◆ Consignes ◆
1 – Dans l'article sur le plan « 500 000 formations », reformulez sous forme de liste le paragraphe qui commence par « En décembre 2015 », sans perdre ses faits principaux.
2 – Poursuivez l'article sur le plan « 500 000 formations » à la suite de sa dernière phrase.

◆ Extrait ◆
Plan "500 000 formations pour les chômeurs" : de bonnes intentions, mais des formations parfois bidon
Après le lancement par François Hollande en janvier 2016 du "plan 500 000 formations", un million de chômeurs sont en formation. Mais les bonnes intentions masquent parfois des dérives.
En décembre 2015, François Hollande annonce un plan qui donnera accès à 500 000 formations aux chômeurs, les grands oubliés de la formation professionnelle. En janvier 2017, ils seront bientôt près d'un million à être en stage. Ce plan est essentiellement financé par l’État, les cotisants salariés et les régions. Mais si l’intention est louable, pour Denis Gravouil, chargé du suivi des chiffres du chômage à la CGT, ce plan ne fait qu'ouvrir "les vannes à des formations bidons". L'actuel plan de formation voit en effet éclore une multitude d'organismes, pas toujours sérieux.

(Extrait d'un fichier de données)
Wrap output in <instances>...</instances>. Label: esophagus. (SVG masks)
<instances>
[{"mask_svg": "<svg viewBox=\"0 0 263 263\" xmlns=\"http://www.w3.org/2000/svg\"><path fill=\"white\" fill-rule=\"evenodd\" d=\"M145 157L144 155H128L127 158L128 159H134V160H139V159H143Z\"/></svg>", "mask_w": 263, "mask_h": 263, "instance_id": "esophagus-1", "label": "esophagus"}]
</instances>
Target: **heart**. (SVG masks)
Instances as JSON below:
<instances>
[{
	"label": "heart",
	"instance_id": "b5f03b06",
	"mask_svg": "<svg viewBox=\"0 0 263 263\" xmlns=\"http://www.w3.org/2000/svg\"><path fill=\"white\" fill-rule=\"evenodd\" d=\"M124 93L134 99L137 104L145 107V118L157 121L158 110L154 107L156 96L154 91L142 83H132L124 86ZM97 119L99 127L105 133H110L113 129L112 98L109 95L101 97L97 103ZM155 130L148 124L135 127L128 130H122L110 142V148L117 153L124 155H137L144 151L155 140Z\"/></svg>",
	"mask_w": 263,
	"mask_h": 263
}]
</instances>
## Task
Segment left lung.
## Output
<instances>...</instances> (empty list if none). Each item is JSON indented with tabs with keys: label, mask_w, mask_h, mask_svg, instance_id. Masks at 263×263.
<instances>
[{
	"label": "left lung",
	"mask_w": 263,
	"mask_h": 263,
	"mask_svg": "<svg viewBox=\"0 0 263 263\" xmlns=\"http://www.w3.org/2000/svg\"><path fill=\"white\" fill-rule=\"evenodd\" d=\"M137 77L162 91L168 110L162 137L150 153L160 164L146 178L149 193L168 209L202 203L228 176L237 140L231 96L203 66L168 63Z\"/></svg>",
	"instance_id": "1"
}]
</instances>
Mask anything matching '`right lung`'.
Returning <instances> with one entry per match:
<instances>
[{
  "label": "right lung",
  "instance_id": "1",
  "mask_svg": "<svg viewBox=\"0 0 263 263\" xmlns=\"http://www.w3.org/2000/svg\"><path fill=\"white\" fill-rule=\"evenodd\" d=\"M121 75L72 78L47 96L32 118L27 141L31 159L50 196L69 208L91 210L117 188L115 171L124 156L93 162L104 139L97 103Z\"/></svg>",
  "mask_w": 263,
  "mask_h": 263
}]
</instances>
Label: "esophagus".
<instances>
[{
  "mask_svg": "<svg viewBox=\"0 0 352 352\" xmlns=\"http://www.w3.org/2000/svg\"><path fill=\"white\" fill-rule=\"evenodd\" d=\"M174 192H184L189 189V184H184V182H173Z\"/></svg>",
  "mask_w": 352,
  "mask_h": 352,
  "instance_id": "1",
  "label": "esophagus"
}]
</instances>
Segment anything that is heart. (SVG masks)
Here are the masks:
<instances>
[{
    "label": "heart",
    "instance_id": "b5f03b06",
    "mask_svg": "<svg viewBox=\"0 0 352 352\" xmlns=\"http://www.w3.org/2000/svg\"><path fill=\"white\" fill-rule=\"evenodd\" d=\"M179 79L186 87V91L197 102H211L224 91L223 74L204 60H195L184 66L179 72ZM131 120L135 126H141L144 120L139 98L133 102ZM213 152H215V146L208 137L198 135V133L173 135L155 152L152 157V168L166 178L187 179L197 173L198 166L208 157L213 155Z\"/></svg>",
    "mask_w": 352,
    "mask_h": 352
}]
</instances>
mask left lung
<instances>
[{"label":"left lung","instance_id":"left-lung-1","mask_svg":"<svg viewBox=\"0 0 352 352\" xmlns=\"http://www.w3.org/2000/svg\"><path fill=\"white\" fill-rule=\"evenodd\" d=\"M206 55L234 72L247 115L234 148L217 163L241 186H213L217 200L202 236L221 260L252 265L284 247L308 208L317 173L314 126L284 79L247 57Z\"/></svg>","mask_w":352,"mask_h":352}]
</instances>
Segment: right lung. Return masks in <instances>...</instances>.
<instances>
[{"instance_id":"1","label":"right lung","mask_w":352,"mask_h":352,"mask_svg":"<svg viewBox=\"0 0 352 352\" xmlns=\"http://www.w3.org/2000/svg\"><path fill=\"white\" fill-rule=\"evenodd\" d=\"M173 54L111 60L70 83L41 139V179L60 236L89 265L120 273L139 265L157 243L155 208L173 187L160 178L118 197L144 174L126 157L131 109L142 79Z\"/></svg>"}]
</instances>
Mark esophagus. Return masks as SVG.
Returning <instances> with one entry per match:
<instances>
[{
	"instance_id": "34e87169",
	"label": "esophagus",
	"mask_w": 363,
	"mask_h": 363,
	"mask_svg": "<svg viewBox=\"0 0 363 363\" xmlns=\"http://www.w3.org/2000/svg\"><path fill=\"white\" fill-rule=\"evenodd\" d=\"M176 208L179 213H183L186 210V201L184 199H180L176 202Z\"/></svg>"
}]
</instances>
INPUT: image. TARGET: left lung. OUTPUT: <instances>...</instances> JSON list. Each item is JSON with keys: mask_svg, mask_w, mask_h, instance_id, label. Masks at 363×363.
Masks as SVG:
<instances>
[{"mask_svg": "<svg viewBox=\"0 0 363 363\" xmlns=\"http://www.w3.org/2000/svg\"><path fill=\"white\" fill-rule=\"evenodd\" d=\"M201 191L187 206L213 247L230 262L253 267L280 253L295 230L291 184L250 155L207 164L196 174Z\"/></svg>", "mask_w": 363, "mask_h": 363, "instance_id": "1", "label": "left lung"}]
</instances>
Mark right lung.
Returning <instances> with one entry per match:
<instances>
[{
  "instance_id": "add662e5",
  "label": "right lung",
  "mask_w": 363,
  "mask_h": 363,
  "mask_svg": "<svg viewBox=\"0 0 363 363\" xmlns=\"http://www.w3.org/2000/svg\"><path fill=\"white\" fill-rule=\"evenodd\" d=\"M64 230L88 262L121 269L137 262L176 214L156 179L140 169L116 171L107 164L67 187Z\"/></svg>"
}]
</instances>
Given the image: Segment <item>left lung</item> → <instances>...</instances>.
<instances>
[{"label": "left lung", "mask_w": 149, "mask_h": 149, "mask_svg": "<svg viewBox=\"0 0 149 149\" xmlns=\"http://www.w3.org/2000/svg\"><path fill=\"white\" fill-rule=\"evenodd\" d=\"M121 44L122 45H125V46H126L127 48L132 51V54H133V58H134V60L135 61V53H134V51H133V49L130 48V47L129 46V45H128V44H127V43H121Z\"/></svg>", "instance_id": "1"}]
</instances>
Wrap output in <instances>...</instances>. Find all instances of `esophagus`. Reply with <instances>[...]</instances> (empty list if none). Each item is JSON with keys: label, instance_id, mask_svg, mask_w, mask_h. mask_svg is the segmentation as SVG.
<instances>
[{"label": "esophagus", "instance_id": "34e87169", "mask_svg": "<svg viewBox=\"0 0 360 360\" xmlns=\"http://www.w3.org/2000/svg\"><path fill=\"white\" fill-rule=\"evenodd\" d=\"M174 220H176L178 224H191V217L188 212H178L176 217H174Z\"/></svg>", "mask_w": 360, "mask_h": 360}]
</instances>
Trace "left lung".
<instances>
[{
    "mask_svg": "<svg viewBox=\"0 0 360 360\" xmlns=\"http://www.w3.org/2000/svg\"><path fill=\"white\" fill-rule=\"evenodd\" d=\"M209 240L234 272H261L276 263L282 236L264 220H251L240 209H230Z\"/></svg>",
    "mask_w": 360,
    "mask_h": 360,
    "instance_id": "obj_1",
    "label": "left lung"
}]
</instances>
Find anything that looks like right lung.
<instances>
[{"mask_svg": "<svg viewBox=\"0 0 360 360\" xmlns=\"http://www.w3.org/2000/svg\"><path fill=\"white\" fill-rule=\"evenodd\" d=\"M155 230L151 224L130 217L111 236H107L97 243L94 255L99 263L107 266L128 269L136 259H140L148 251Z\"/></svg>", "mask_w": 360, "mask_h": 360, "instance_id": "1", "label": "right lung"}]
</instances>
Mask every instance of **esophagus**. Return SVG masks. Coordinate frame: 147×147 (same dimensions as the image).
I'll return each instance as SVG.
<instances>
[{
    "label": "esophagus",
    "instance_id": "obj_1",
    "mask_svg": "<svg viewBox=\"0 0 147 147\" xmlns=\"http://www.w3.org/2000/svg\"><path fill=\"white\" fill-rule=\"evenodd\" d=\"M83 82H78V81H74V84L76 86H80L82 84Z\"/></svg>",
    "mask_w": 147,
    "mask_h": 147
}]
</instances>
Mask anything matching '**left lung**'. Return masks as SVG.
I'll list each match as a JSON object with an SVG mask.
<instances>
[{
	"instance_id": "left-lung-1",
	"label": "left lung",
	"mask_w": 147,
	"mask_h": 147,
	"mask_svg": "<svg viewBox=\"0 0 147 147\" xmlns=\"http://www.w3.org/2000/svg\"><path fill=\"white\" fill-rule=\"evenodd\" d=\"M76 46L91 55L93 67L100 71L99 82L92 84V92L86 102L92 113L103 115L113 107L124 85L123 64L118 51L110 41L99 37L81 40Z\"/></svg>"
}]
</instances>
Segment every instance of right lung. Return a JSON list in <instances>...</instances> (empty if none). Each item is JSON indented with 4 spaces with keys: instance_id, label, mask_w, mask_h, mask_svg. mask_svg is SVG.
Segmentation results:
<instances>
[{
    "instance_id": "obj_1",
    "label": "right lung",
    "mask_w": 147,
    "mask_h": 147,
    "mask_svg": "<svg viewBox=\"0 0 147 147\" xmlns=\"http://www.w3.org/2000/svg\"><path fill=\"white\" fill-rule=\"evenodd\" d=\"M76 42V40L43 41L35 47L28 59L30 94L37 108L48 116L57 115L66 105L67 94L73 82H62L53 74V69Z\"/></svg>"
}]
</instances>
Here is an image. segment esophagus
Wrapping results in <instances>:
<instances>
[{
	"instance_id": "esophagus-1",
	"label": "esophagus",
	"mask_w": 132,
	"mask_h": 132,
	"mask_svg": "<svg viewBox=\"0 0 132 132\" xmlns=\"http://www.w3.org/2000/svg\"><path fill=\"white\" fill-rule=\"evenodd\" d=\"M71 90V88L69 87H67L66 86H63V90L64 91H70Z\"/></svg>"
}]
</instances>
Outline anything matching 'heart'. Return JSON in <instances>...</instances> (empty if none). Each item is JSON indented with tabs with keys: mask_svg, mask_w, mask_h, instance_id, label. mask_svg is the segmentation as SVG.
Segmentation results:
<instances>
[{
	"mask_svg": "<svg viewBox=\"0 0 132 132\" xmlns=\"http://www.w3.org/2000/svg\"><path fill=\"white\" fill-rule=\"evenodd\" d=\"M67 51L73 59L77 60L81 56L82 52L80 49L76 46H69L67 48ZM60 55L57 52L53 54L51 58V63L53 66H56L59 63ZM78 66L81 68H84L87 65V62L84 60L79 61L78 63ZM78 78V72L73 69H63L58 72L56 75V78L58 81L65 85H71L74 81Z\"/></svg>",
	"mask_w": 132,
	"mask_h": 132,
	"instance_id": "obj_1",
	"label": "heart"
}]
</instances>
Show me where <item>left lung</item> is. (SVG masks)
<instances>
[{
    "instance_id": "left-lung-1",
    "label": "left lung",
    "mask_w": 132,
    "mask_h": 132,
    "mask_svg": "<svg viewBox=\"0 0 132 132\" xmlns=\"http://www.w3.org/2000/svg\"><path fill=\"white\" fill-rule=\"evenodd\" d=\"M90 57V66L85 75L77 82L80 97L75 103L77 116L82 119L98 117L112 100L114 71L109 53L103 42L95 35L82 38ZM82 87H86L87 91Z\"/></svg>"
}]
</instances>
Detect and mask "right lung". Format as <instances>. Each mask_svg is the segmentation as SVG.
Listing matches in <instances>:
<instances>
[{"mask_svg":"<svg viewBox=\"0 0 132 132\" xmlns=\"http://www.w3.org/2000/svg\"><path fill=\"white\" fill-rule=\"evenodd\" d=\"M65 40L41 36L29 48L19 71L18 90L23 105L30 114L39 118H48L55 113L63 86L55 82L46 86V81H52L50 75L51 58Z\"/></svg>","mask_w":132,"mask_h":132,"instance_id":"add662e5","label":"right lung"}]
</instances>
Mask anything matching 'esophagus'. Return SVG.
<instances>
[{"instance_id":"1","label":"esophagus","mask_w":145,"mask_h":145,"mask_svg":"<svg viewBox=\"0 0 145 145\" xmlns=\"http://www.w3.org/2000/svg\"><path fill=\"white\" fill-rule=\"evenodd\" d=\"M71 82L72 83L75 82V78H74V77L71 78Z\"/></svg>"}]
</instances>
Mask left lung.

◆ Corrigé détaillé ◆
1 –
- Décembre 2015 : François Hollande annonce un plan donnant accès à 500 000 formations aux chômeurs, grands oubliés de la formation professionnelle.
- Janvier 2017 : les chômeurs seront bientôt près d'un million à être en stage.
- Financement : principalement l'État, les cotisants salariés et les régions.
- Critique : pour Denis Gravouil, chargé du suivi des chiffres du chômage à la CGT, le plan ne fait qu'ouvrir « les vannes à des formations bidons ».
- Effet observé : une multitude d'organismes, pas toujours sérieux, voit le jour.

2 –
La durée de vie de ces entreprises arrivantes, aux côtés d’organismes plus professionnels, est parfois très éphémère. Michel Menu, le chef du service régional de contrôle à la direction du travail en Ile-de-France constate : "On doit être à 3 500 organismes qui veulent se déclarer en tant qu'organisme de formation. Et il y en a à peu près autant qui disparaissent... Soit parce qu'ils n'ont plus de clients, soit parce qu'ils n'ont rien fait pendant une année et deviennent caduques, soit parce qu'ils ne trouvent pas nécessaire de faire un bilan et deviennent aussi caduques pour non production de bilan."
En dépit de ce constat, Pôle emploi affirme que 60% des stagiaires retrouvent un emploi durable six mois après une formation qualifiante.
Des formations "bidon"
Direction le Centre d'instruction des moniteurs de pilotage automatique (CIMPA), implanté à Signes (Var), qui cumule différentes anomalies dont témoignent plusieurs stagiaires. Tout d'abord, l'entreprise n’a officiellement aucune activité depuis avril 2016 pour les services de contrôle de la formation professionnelle de la région. Le numéro administratif de déclaration d’activité est caduc.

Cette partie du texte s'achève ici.